| Task data |
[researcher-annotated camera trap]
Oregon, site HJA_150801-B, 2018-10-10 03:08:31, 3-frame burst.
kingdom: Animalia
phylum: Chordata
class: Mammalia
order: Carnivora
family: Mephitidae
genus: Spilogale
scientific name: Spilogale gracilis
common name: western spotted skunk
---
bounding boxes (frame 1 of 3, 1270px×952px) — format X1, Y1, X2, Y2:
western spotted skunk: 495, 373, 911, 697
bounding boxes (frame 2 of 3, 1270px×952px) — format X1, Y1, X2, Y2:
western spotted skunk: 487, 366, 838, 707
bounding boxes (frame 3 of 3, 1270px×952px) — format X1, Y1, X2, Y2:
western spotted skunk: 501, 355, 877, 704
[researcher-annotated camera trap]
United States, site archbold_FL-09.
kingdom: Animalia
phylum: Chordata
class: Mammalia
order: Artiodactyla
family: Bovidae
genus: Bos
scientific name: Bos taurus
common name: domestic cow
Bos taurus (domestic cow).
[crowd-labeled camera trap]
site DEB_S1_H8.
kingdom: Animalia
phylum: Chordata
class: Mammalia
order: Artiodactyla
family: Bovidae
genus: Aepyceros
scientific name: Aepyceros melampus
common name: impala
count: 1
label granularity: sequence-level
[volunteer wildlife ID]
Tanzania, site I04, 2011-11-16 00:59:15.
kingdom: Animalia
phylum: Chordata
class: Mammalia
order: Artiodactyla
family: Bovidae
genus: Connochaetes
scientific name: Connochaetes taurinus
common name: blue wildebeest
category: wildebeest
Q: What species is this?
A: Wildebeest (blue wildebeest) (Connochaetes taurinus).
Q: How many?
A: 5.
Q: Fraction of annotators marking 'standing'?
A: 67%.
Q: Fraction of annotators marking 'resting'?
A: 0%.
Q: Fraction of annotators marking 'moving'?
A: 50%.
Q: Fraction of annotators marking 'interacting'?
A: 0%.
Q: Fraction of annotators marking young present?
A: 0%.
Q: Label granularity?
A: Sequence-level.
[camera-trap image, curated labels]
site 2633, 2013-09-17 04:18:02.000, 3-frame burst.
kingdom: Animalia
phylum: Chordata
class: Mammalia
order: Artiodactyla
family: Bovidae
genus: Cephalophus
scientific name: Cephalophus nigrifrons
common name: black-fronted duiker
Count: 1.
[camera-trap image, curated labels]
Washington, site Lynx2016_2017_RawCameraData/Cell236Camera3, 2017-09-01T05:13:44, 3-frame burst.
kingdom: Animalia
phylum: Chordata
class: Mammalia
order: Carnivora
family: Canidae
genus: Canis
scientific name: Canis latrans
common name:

| Exercise |
Reproduce each line in the listing above that mentions the string "Fraction".

| The answer |
Q: Fraction of annotators marking 'standing'?
Q: Fraction of annotators marking 'resting'?
Q: Fraction of annotators marking 'moving'?
Q: Fraction of annotators marking 'interacting'?
Q: Fraction of annotators marking young present?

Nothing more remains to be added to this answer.